Based on the listing below, report how many lines contain the word "United". Nothing but the number, please.

_DATA LISTING_

━━━━

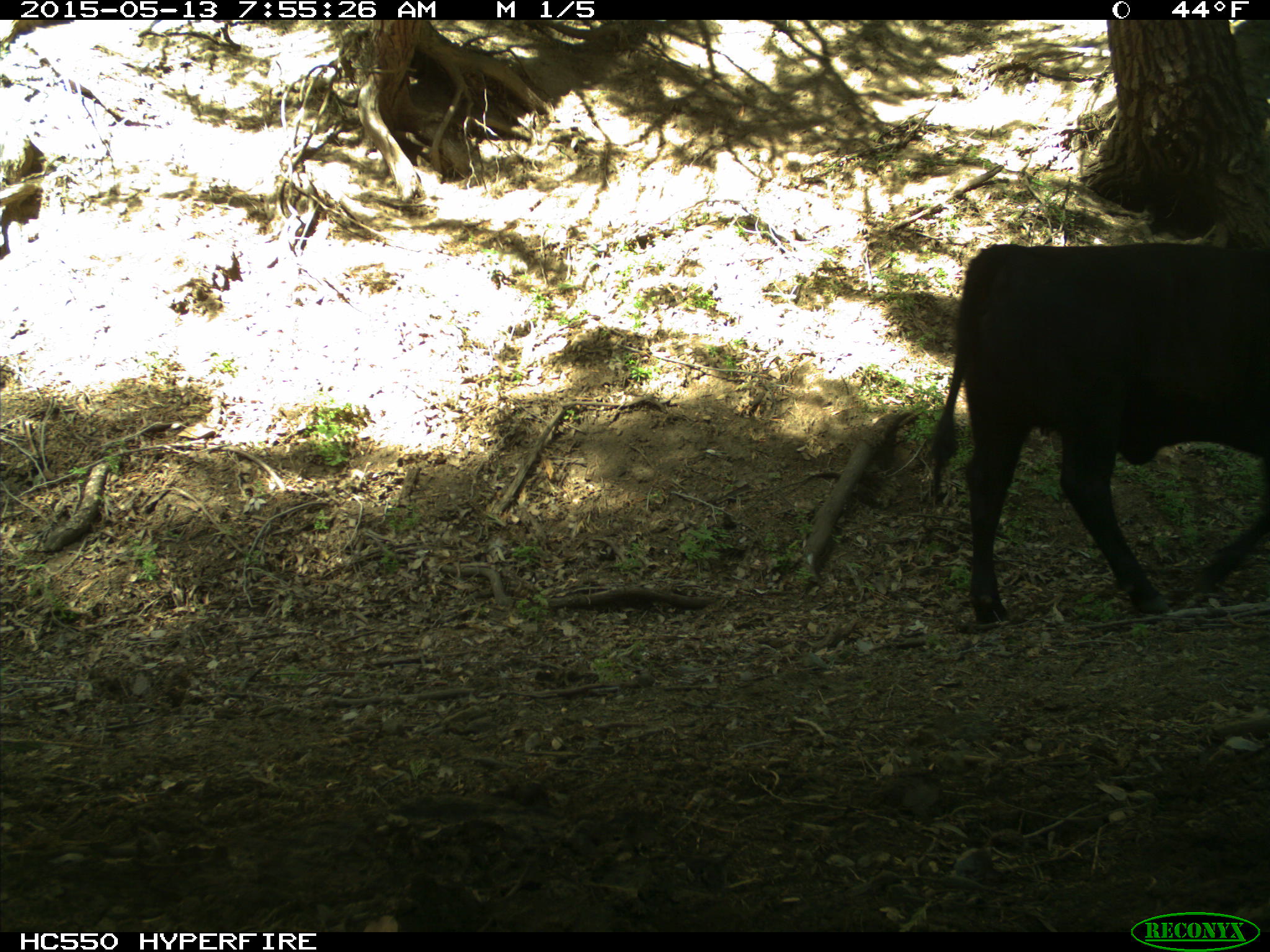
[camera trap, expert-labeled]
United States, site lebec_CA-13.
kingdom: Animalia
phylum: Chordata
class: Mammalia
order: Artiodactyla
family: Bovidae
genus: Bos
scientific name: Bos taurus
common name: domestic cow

━━━━

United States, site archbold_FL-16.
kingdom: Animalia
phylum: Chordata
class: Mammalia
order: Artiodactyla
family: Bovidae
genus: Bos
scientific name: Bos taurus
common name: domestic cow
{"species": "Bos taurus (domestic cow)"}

━━━━

_ANSWER FOR THIS EXERCISE_
2